PSWindowsUpdate: Managing Windows Updates from PowerShell

It is very convenient to use the special PSWindowsUpdate module for PowerShell to manage Windows updates from the command line interface. The PSWindowsUpdate is not integrated into Windows and is a third-party module available in Technet Script Gallery. PSWindowsUpdate allows administrators to remotely check, install, remove and hide updates on Windows servers and workstations. The PSWindowsUpdate module is especially valuable to manage updates on Windows Server Core, Hyper-V editions having no graphic interface, as well as when configuring a Windows image in the audit mode.
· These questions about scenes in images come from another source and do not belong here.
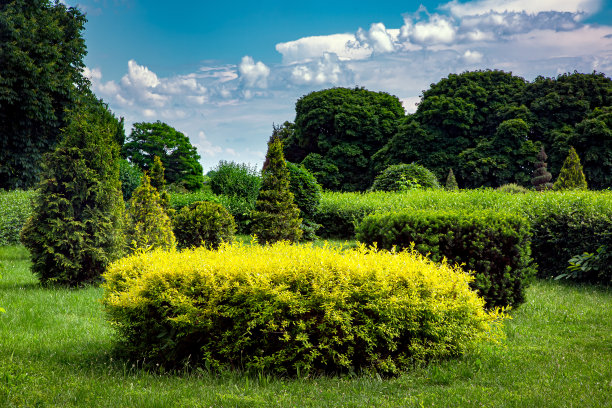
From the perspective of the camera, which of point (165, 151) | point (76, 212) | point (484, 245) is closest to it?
→ point (484, 245)

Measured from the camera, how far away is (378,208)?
49.8ft

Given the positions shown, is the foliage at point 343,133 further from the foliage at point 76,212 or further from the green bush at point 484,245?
the green bush at point 484,245

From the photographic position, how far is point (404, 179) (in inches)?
805

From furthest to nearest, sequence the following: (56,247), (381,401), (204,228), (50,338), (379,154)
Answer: (379,154), (204,228), (56,247), (50,338), (381,401)

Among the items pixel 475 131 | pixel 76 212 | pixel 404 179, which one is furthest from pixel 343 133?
pixel 76 212

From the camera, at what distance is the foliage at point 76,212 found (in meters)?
8.87

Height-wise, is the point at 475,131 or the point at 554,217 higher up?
the point at 475,131

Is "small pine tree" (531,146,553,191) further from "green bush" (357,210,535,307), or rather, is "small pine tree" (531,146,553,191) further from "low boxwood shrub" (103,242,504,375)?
"low boxwood shrub" (103,242,504,375)

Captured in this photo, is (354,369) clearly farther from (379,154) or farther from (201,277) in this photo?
(379,154)

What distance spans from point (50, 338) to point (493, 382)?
5081mm

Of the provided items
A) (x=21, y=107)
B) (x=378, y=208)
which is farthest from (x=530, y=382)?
(x=21, y=107)

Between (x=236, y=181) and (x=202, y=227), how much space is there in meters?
8.87

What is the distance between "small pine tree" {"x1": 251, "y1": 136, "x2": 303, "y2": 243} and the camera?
12273 millimetres

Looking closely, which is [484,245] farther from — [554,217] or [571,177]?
[571,177]
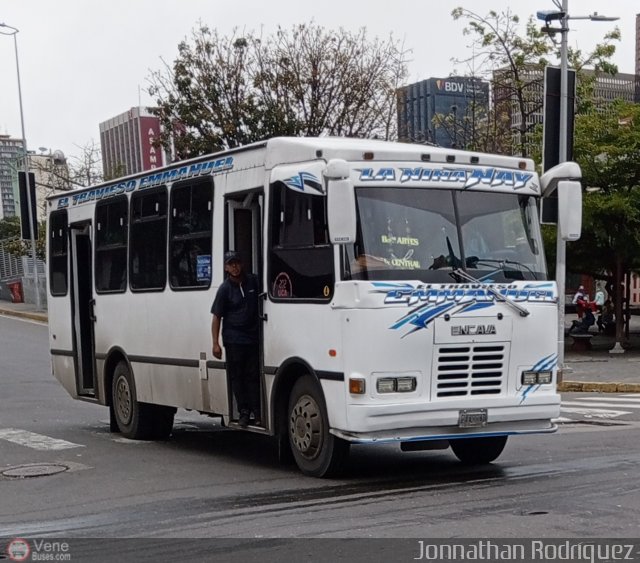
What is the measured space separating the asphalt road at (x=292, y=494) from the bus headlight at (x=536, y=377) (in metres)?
0.83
PSWindowsUpdate: Install Windows Update PowerShell Module

You can install the PSWindowsUpdate module on Windows 10 and Windows Server 2016 from the online repository (PSGallery) using the PackageManagement with a single command:

Install-Module -Name PSWindowsUpdate

In my case, a warning appeared that PSWindowsUpdate 1.5.2.6 was already installed appeared. To install a newer module version, you need to run the command:

Install-Module -Name PSWindowsUpdate –Force

After the installation is complete, you need to check the package:

Get-Package -Name PSWindowsUpdate

If you have an older Windows version (Windows 7/8.1/Windows Server 2008 R2/2012 R2) or you don’t have direct Internet access, you can install PSWindowsUpdate manually.

This module can be installed on any supported Windows versions starting from Vista / Windows Server 2008 with PowerShell 2.0 installed (though, PoSh 3.0 or newer is recommended).

After installing the PSWindowsUpdate module on your computer, you can remotely install it on other computers or servers using the Update-WUModule cmdlet. For example, to copy the PSWindowsUpdate module from your computer to two remote servers, run the commands (you need to access the remote servers via SMB protocol, TCP port 445):

$Targets = «lon-fs02», «lon-db01»
Update-WUModule -ComputerName $Targets –Local

To save (export) the PoSh module to a shared network folder for further importing of the module on other computers, run:

Save-Module -Name PSWindowsUpdate –Path \\lon-fs02\psmodules\

Overview of PSWindowsUpdate Cmdlets

You can display the list of available cmdlets in the PSWindowsUpdate module as follows:

get-command -module PSWindowsUpdate

Let’s describe the usage of the module commands in brief:

• Clear-WUJob – use the Get-WUJob to call the WUJob in Task Scheduler;
• Download-WindowsUpdate (alias for Get-WindowsUpdate –Download ) — get a list of updates and download them;
• Get-WUInstall, Install-WindowsUpdate (alias for Get-WindowsUpdate –Install ) – install updates;
• Hide-WindowsUpdate (alias for Get-WindowsUpdate -Hide:$false ) – hide update;
• Uninstall-WindowsUpdate – remove update using Remove-WindowsUpdate;
• Add-WUServiceManager – register the update server (Windows Update Service Manager) on the computer;
• Enable-WURemoting — enable Windows firewall rules to allow remote use of the PSWindowsUpdate cmdlets;
• Get-WindowsUpdate (Get-WUList) — displays a list of updates that match the specified criteria, allows you to find and install the updates. This is the main cmdlet of the PSWindowsUpdate module. Allows to download and install updates from a WSUS server or Microsoft Update. Allows you to select update categories, specific updates and set the rules of a computer restart when installing the updates;
• Get-WUApiVersion – get the Windows Update Agent version on the computer;
• Get-WUHistory – display a list of installed updates (update history);
• Get-WUInstallerStatus — check the Windows Installer service status;
• Get-WUJob – run WUJob update tasks in the Task Scheduler;
• Get-WULastResults — dates of the last search and installation of updates (LastSearchSuccessDate and LastInstallationSuccessDate);
• Get-WURebootStatus — allows you to check whether a reboot is needed to apply a specific update;
• Get-WUServiceManager – list update sources;
• Get-WUSettings – get Windows Update client settings;
• Invoke-WUJob – remotely call WUJobs jobs in the Task Scheduler to immediately execute PSWindowsUpdate commands;
• Remove-WindowsUpdate – allows to uninstall an update by KB ID;
• Remove-WUServiceManager – disable Windows Update Service Manager;
• Set-PSWUSettings – save PSWindowsUpdate module settings to the XML file;
• Set-WUSettings – configure Windows Update client settings;
• Update-WUModule – update the PSWindowsUpdate module version (you can update the module on a remote computer by copying it from the current one, or updating from PSGallery).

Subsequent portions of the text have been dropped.